* _PROBLEM TO WORK ON_
Where an entry holds an image, leave the image out; otherwise reproduce the entry exactly.

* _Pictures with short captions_

________________________________________

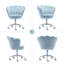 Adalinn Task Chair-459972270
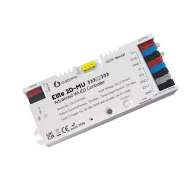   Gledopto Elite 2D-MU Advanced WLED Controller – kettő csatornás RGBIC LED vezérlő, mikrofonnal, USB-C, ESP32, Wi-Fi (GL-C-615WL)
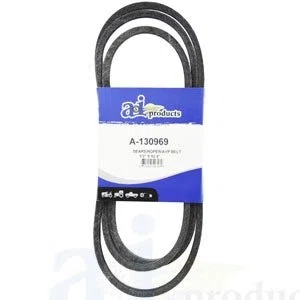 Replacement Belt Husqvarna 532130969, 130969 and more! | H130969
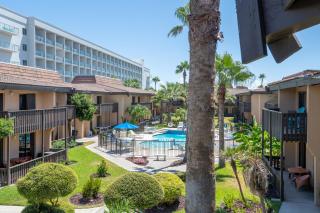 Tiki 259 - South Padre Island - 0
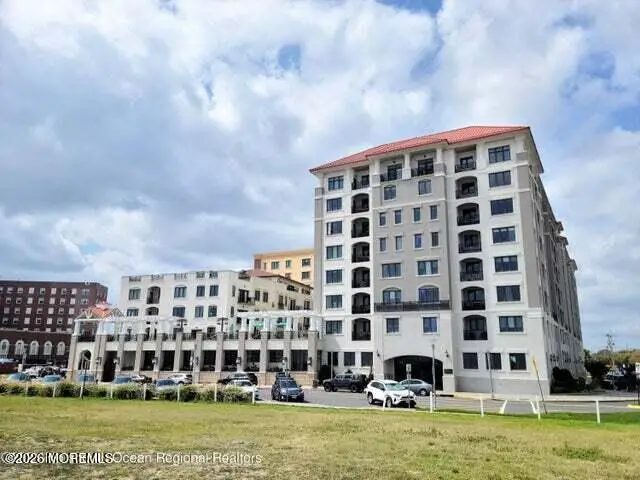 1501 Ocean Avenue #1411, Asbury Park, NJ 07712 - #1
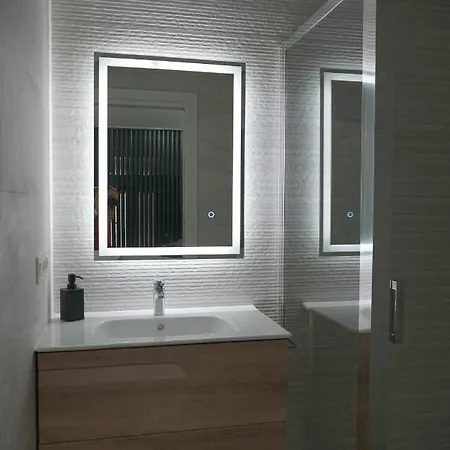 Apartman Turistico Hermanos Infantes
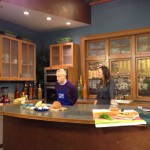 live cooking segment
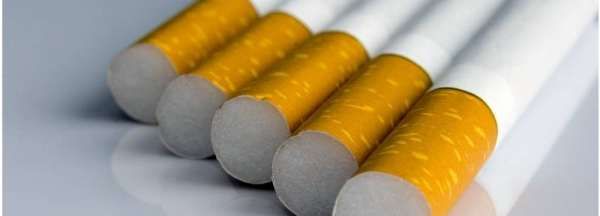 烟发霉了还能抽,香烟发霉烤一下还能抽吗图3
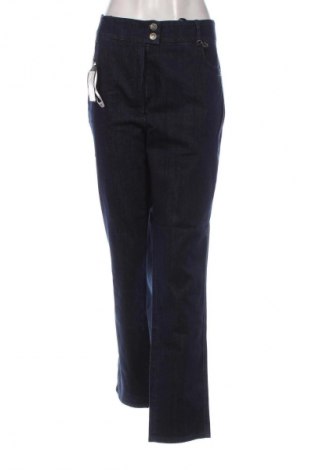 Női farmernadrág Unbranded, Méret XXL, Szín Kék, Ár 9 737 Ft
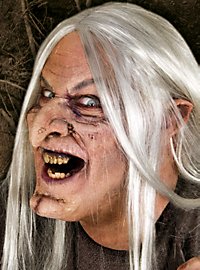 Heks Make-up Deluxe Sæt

________________________________________

* _ANSWER AREA_
 Adalinn Task Chair-459972270
   Gledopto Elite 2D-MU Advanced WLED Controller – kettő csatornás RGBIC LED vezérlő, mikrofonnal, USB-C, ESP32, Wi-Fi (GL-C-615WL)
 Replacement Belt Husqvarna 532130969, 130969 and more! | H130969
 Tiki 259 - South Padre Island - 0
 1501 Ocean Avenue #1411, Asbury Park, NJ 07712 - #1
 Apartman Turistico Hermanos Infantes
 live cooking segment
 烟发霉了还能抽,香烟发霉烤一下还能抽吗图3
 Női farmernadrág Unbranded, Méret XXL, Szín Kék, Ár 9 737 Ft
 Heks Make-up Deluxe Sæt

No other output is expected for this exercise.